» Your task
From the records below, copy the lines that include "burst".
============
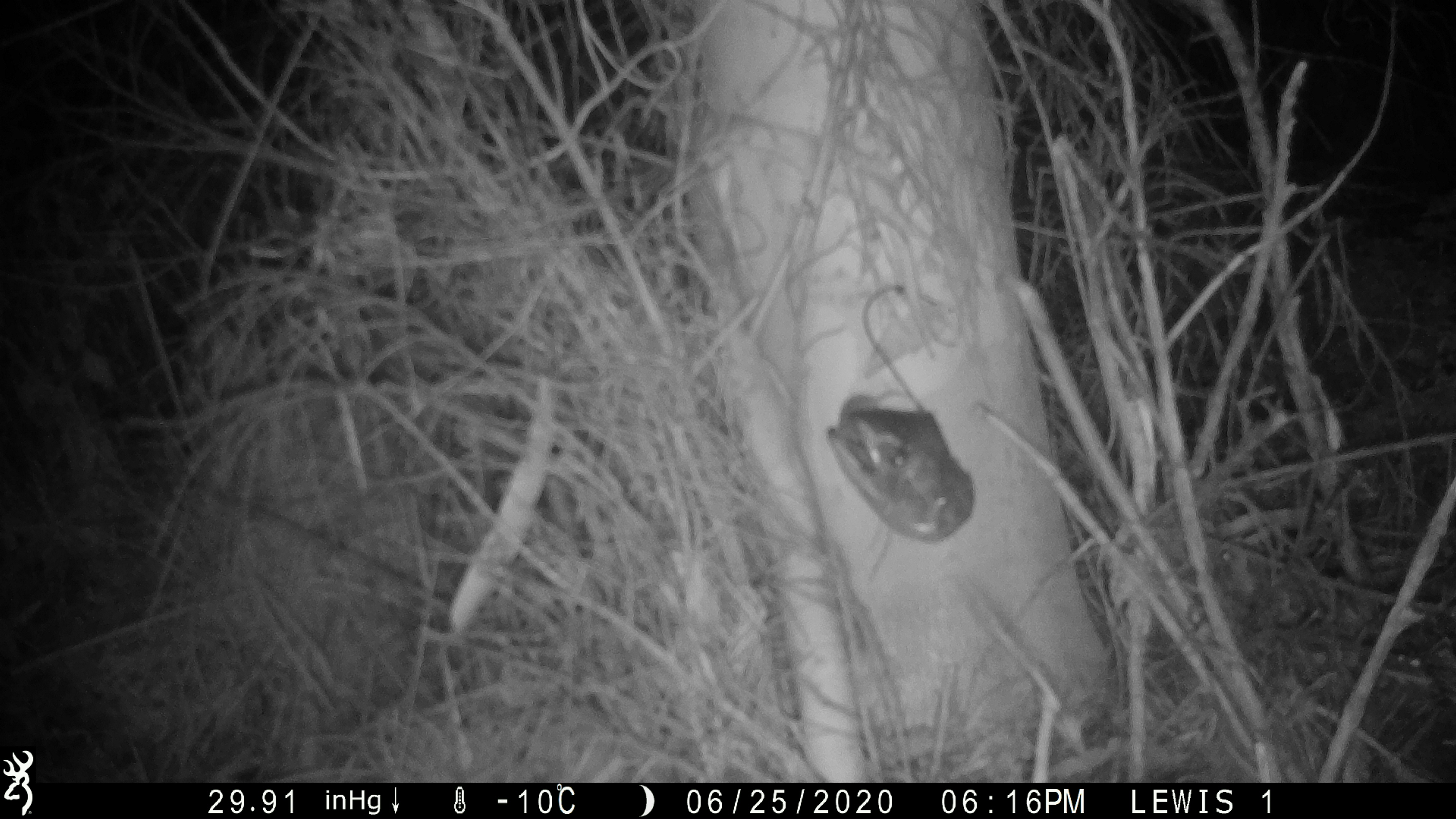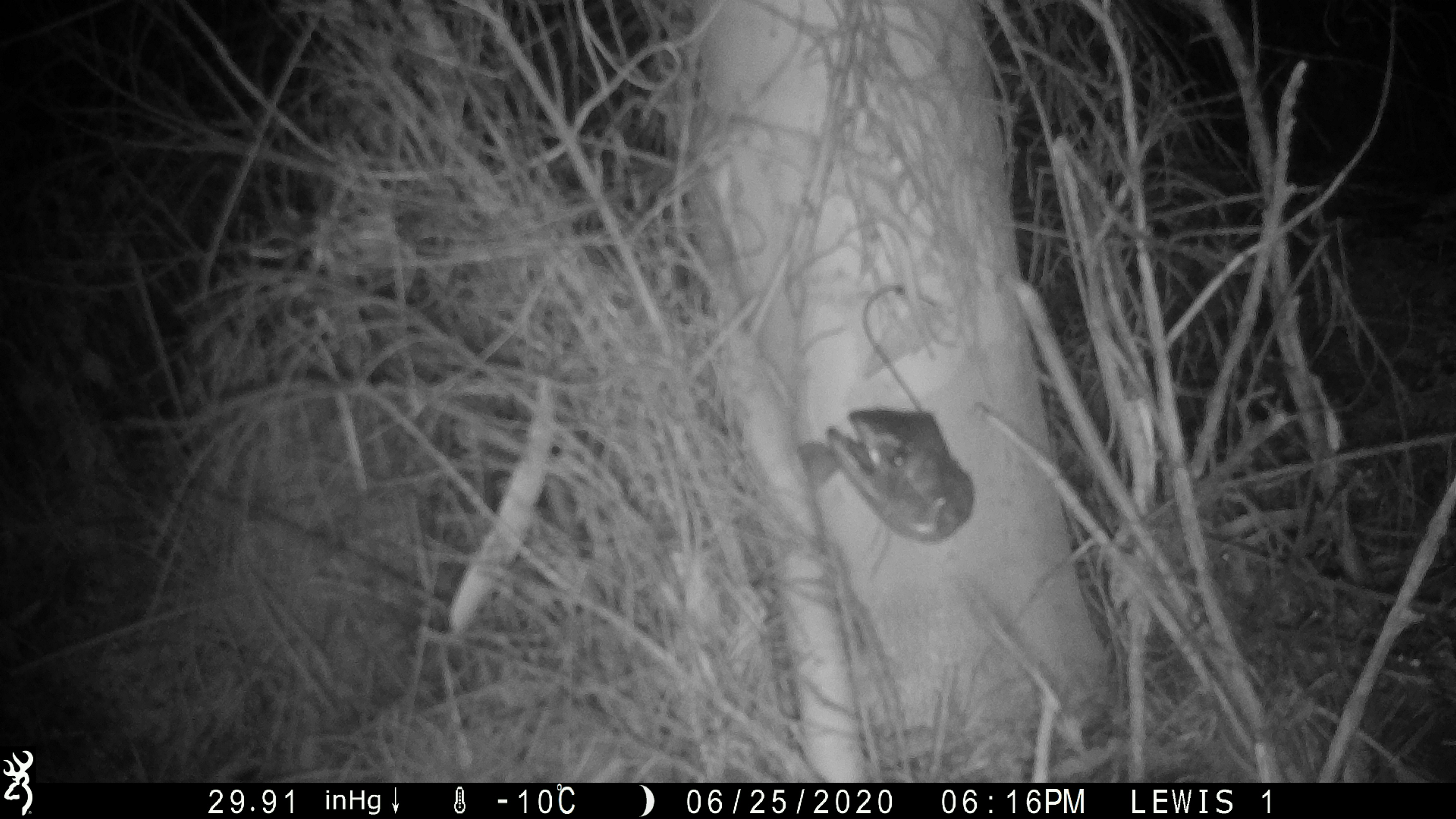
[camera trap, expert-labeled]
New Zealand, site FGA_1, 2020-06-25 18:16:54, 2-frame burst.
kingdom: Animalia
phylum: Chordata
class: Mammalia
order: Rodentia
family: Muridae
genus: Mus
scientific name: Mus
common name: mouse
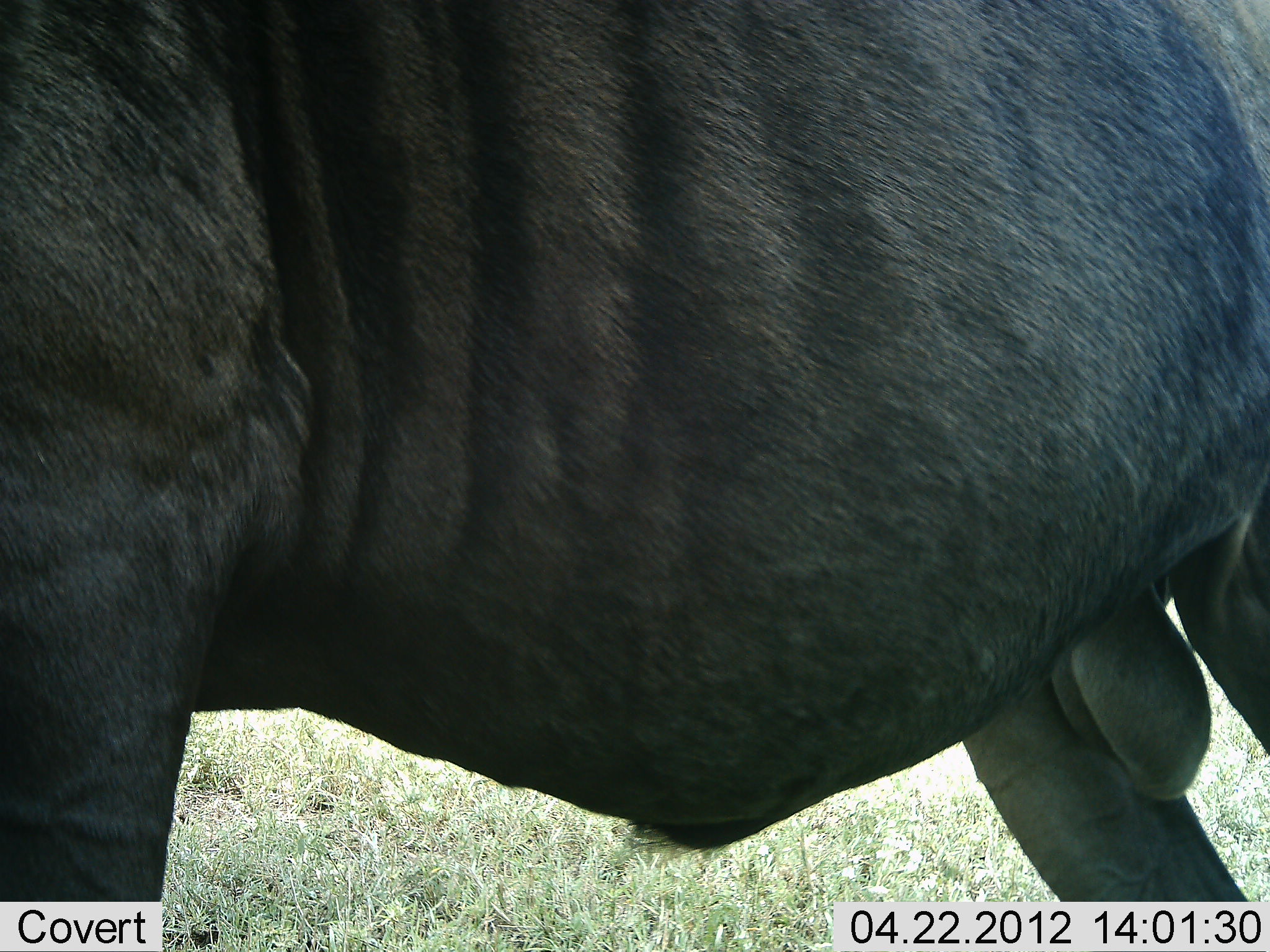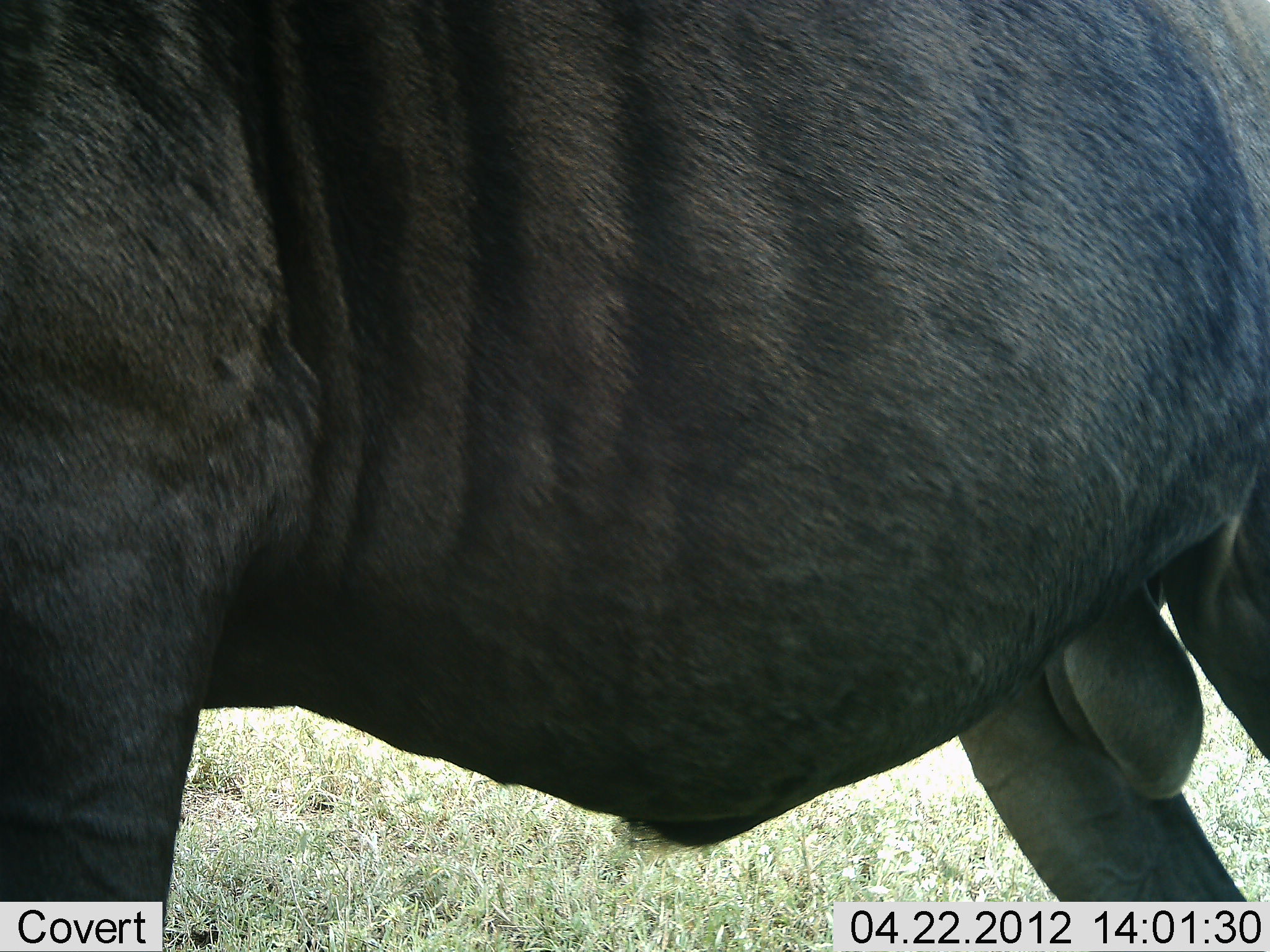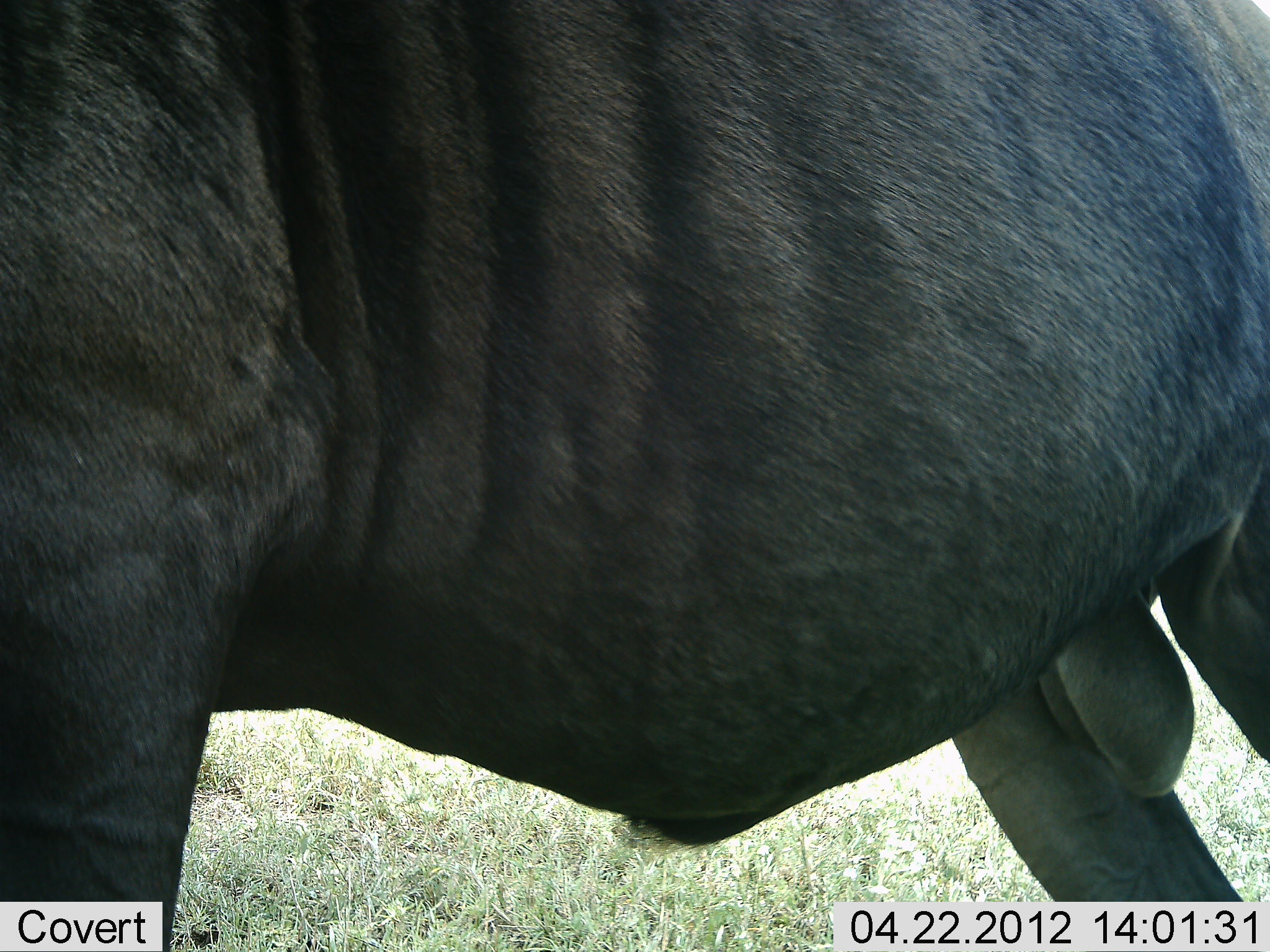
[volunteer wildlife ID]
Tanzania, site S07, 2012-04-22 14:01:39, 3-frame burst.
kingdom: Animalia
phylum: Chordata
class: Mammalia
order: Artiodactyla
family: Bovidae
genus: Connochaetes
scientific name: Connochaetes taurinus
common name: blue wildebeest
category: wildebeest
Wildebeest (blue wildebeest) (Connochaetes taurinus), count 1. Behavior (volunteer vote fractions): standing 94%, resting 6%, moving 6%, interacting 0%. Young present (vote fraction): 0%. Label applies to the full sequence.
============
» Exercise answer
New Zealand, site FGA_1, 2020-06-25 18:16:54, 2-frame burst.
Tanzania, site S07, 2012-04-22 14:01:39, 3-frame burst.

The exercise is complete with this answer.